A estratégia de fazer mais com menos deu certo. Em 2015 a operação latino-americana da PSA voltou à lucratividade. É a primeira vez em seus quinze anos que a divisão fecha no azul. Carlos Gomes, presidente Brasil e América Latina do Grupo PSA, não revela números regionais, e diz somente que a margem chegou globalmente a 5%, resultado projetado pelo conglomerado para ser atingido em mais dois anos.
Gomes, contudo, destaca que a operacão brasileira, a maior da região, ainda ficou no vermelho, embora tenha contribuído decisivamente para a redução dos custos fixos e variáveis. “Esse trabalho foi feito em todos os níveis e em todas as operações. Nosso ponto de equilíbrio que antes exigia 400 mil veículos produzidos e negociados, e agora baixou para 150 mil”, ilustrou.
O executivo lembra que, dentre outras medidas, como aumento do índice de nacionalização, a empresa ainda tirou de linha, nos últimos três anos, produtos sem rentabilidade para também racionalizar a produção. Hoje, por exemplo, todos os veículos contam com a mesma estrutura metálica de bancos e o número de viagens de funcionários foi reduzido em 90% graças a reuniões virtuais ou realocação de pessoal.

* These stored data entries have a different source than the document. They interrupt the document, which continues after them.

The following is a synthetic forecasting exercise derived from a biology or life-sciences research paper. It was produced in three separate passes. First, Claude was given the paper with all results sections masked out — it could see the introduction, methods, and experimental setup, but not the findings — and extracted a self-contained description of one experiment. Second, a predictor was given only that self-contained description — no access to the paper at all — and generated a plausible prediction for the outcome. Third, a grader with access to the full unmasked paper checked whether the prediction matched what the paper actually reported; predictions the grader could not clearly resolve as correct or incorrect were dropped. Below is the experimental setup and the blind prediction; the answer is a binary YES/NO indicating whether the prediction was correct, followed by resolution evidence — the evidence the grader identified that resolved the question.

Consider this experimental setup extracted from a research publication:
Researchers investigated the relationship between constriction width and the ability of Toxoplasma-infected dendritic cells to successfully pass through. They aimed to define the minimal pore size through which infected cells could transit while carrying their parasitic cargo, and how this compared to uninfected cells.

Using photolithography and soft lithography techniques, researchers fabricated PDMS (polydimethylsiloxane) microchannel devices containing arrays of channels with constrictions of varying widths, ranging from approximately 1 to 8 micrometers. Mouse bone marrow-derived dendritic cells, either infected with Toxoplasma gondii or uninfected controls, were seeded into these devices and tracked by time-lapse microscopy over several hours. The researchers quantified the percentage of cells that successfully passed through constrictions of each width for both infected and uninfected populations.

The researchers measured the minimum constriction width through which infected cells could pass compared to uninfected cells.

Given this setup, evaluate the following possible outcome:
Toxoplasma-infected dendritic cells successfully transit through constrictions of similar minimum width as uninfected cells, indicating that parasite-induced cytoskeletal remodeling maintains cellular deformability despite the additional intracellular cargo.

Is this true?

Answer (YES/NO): YES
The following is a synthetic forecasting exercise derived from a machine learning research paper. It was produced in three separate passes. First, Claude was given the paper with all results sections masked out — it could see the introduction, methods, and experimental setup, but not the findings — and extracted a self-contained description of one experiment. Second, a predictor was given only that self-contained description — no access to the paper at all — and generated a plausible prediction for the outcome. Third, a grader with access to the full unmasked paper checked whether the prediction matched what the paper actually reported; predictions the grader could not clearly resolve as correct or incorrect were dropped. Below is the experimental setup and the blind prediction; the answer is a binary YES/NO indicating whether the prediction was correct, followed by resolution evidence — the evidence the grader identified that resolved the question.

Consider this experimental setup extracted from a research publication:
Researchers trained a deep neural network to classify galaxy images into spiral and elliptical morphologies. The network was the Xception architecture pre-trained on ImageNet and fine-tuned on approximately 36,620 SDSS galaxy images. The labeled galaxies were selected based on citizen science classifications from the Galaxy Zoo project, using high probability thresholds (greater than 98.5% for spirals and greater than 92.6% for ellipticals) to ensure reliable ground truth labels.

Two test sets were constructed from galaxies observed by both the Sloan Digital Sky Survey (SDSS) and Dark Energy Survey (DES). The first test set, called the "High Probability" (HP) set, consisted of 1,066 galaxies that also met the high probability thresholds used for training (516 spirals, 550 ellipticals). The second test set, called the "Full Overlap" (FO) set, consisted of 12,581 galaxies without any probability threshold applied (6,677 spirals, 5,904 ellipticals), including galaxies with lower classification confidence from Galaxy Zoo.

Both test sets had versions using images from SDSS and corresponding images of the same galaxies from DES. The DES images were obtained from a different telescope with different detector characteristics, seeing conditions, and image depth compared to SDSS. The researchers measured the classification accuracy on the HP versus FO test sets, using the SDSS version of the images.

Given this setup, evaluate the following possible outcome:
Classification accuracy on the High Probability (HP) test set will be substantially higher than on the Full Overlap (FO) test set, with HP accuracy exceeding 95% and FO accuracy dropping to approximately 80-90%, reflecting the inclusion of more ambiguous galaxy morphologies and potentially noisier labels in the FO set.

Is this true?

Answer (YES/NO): NO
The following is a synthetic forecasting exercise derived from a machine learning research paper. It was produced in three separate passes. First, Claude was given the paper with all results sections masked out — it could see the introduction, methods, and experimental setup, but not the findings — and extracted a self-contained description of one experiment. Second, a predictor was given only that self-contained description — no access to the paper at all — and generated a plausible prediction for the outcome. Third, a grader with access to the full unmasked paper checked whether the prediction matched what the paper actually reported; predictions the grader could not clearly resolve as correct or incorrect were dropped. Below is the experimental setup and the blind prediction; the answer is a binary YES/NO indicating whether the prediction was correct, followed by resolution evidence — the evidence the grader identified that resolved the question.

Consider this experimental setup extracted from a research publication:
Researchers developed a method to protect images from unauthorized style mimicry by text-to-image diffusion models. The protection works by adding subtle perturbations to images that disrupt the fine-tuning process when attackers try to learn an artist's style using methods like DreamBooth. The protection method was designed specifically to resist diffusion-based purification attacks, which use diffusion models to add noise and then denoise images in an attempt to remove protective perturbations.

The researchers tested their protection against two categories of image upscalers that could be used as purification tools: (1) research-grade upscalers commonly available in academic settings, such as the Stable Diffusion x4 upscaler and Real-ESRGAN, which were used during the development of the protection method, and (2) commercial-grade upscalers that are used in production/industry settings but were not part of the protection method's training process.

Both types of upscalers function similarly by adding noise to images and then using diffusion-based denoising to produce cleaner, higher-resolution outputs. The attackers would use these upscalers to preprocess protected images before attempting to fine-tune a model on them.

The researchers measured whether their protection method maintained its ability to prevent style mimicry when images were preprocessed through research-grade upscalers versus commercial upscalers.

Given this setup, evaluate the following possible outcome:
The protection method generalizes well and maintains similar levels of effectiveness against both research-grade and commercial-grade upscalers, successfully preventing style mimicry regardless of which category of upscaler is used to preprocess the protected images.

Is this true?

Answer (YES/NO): NO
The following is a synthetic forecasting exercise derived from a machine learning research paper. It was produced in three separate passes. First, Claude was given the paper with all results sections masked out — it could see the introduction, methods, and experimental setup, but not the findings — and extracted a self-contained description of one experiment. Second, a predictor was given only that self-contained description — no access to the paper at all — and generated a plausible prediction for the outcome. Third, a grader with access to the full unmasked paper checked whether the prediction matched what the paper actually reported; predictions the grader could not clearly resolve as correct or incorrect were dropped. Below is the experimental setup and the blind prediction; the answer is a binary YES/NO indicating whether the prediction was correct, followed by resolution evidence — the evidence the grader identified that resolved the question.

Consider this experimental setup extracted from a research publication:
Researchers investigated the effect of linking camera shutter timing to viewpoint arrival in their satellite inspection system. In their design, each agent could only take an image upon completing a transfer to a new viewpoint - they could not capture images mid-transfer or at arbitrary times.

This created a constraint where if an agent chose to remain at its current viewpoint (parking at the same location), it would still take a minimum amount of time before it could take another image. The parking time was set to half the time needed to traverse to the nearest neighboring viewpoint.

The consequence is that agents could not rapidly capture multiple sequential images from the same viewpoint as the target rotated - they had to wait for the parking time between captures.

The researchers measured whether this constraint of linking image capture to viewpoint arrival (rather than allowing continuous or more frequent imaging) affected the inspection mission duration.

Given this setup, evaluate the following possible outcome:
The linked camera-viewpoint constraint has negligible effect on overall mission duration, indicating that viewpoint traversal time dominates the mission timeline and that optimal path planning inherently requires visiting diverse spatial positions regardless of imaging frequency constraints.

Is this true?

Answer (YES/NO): NO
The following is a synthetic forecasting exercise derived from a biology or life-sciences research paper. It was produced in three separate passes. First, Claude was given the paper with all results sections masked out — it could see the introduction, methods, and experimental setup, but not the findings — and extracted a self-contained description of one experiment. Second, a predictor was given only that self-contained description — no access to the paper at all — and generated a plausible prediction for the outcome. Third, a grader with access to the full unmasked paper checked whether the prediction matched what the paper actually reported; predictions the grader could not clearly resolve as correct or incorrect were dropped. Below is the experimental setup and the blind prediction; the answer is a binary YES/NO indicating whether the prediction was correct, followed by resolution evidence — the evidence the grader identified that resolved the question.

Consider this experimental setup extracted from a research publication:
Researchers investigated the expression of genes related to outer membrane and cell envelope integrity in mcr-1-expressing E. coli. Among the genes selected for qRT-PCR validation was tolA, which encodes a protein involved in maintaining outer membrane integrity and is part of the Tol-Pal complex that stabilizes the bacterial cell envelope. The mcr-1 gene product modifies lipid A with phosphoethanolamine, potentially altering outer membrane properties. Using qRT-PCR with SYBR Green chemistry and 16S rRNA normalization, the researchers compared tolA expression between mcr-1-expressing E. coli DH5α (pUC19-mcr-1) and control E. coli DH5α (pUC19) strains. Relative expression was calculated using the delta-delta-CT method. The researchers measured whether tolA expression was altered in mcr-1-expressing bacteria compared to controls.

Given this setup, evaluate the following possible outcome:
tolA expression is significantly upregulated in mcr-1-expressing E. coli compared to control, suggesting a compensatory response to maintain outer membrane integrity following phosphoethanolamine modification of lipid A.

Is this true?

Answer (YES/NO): NO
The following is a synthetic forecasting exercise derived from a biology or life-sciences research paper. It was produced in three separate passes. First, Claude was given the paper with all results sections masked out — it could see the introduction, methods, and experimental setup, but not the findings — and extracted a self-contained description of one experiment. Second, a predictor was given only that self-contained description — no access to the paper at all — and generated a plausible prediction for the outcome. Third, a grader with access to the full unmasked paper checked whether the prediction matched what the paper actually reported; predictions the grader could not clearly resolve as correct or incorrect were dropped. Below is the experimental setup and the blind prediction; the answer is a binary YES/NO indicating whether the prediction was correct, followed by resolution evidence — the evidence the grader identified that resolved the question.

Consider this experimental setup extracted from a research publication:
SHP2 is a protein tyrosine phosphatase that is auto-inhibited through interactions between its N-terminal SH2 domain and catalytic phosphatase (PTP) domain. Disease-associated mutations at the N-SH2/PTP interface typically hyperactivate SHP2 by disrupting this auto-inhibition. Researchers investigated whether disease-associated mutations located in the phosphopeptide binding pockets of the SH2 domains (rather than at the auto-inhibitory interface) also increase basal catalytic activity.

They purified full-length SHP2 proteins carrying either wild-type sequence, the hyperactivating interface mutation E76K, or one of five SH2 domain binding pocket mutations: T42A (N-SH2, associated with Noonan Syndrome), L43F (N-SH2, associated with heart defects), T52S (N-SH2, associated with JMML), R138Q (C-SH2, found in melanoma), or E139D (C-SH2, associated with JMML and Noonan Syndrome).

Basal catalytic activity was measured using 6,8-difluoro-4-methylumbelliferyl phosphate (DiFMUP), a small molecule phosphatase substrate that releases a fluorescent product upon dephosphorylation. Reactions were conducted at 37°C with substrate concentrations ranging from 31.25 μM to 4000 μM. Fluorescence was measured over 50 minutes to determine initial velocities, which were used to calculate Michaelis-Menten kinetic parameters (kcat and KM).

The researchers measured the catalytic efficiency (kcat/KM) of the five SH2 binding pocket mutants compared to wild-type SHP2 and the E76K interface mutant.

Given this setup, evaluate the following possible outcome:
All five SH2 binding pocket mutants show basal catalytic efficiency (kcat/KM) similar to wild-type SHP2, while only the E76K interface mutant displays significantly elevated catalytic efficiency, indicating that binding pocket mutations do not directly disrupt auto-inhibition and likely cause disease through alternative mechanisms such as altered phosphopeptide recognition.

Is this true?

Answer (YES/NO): NO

Apesar do resultado positivo, Gomes prefere não falar em novos investimentos. Diz apenas que a lucratividade momentânea assegura continuidade dos planos. As verbas, pondera, serão encaminhadas à medida que os mercados e projeções demandarem. Certo, porém, é que a empresa seguirá perseguindo maior índice possível de conteúdo local ou regional. “Os novos projetos devem ter cerca de 90%.”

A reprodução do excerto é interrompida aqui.